What this task involves> From the records below, print exactly the lines starting at the one containing "MegaDetector max animal confidence: 0.97" and ending at the one containing "scientific name: Papio", ends included, and nothing else.

(Saved data entries)
>>
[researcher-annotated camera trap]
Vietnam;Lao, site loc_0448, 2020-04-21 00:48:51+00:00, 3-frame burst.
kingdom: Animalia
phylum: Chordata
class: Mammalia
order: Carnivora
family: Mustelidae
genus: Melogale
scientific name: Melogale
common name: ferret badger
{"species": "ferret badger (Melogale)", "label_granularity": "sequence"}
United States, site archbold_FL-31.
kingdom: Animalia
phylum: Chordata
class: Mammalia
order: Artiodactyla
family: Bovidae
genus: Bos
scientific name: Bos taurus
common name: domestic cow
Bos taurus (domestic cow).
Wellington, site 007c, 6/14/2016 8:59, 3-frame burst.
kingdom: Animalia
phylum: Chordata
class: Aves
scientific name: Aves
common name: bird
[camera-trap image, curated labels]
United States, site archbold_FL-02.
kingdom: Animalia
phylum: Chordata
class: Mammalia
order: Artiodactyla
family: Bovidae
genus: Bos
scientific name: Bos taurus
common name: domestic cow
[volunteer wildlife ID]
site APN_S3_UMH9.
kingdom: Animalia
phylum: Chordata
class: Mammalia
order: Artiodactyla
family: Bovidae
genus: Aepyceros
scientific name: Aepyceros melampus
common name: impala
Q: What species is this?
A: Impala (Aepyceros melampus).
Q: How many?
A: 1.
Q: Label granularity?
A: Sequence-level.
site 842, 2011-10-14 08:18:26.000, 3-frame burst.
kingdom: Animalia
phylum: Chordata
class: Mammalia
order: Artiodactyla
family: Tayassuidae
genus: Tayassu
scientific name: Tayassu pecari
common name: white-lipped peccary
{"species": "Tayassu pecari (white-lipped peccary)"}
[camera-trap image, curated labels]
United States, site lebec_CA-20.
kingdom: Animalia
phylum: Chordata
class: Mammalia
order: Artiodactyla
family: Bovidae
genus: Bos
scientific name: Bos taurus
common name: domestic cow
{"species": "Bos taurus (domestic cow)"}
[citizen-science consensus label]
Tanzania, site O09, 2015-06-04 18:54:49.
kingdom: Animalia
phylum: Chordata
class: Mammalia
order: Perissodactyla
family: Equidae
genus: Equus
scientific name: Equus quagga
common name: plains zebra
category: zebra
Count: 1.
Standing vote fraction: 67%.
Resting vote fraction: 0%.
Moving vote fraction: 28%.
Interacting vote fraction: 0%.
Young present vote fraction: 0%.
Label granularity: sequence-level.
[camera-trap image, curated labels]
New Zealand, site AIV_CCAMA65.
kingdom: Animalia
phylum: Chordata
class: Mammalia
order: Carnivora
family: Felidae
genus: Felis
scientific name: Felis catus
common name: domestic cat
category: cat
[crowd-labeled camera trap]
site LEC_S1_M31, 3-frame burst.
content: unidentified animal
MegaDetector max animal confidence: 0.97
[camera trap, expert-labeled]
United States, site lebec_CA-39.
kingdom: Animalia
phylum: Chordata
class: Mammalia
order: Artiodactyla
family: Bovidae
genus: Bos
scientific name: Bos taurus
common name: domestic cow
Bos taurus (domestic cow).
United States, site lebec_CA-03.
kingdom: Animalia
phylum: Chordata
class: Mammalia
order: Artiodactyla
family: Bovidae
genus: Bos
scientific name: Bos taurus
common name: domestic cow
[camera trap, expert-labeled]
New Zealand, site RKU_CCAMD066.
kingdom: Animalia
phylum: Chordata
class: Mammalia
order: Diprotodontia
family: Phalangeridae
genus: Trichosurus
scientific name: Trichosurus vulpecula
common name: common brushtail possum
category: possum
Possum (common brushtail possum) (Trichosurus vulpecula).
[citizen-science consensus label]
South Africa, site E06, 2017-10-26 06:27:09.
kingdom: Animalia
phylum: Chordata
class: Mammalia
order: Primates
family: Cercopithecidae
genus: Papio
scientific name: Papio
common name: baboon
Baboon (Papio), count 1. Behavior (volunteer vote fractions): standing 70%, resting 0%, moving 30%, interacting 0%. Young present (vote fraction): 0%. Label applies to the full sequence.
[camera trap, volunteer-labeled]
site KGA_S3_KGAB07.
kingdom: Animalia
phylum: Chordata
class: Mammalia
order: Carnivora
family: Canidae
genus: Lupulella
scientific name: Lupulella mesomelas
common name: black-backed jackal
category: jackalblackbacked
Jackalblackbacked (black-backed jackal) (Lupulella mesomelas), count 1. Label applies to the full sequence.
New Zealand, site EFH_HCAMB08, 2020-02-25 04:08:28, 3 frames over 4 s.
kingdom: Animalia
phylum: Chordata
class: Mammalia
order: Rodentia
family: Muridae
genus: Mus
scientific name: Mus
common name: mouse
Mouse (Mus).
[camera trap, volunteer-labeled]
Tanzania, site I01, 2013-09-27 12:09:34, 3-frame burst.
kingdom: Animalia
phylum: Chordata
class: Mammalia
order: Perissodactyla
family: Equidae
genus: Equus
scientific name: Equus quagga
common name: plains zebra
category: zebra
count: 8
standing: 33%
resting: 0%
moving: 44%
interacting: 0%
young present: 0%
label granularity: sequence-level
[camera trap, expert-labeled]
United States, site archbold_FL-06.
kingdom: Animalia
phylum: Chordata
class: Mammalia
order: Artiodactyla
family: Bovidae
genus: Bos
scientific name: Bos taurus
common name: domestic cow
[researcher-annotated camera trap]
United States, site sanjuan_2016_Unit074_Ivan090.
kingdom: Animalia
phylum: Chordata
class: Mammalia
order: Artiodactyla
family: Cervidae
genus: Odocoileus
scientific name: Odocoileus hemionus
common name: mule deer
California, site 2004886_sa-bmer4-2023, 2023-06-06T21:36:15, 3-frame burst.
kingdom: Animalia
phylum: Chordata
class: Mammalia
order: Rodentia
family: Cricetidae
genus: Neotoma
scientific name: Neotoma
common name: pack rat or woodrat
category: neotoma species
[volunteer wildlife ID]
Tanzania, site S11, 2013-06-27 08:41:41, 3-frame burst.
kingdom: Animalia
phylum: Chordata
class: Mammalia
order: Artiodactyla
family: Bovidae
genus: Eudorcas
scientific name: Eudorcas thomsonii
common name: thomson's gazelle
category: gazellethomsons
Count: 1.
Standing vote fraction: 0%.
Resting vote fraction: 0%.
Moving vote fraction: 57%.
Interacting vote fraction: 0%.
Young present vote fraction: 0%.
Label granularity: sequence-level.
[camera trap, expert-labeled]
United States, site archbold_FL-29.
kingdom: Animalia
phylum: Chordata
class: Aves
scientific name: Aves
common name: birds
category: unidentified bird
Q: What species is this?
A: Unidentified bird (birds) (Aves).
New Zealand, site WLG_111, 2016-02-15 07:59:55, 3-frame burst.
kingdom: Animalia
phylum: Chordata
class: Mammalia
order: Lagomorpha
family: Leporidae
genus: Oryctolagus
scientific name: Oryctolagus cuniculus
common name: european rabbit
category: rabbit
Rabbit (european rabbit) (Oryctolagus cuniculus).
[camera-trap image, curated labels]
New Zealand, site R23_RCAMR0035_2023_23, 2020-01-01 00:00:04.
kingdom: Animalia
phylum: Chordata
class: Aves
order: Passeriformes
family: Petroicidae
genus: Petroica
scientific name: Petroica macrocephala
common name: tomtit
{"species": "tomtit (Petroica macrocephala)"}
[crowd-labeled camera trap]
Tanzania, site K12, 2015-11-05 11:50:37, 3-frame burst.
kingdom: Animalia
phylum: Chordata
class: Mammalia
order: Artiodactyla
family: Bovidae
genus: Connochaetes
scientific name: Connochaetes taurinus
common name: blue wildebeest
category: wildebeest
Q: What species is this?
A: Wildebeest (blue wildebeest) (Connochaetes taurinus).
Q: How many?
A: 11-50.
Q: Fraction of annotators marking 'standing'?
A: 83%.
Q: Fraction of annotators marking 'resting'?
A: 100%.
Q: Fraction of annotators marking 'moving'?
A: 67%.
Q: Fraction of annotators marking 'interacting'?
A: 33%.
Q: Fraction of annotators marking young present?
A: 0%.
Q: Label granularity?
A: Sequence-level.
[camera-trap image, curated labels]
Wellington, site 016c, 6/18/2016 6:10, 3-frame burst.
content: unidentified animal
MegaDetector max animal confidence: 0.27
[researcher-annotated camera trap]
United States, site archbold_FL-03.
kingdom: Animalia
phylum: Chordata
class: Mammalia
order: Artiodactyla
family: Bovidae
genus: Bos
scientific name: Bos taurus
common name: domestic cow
<<
Output for this task>
MegaDetector max animal confidence: 0.97
[camera trap, expert-labeled]
United States, site lebec_CA-39.
kingdom: Animalia
phylum: Chordata
class: Mammalia
order: Artiodactyla
family: Bovidae
genus: Bos
scientific name: Bos taurus
common name: domestic cow
Bos taurus (domestic cow).
United States, site lebec_CA-03.
kingdom: Animalia
phylum: Chordata
class: Mammalia
order: Artiodactyla
family: Bovidae
genus: Bos
scientific name: Bos taurus
common name: domestic cow
[camera trap, expert-labeled]
New Zealand, site RKU_CCAMD066.
kingdom: Animalia
phylum: Chordata
class: Mammalia
order: Diprotodontia
family: Phalangeridae
genus: Trichosurus
scientific name: Trichosurus vulpecula
common name: common brushtail possum
category: possum
Possum (common brushtail possum) (Trichosurus vulpecula).
[citizen-science consensus label]
South Africa, site E06, 2017-10-26 06:27:09.
kingdom: Animalia
phylum: Chordata
class: Mammalia
order: Primates
family: Cercopithecidae
genus: Papio
scientific name: Papio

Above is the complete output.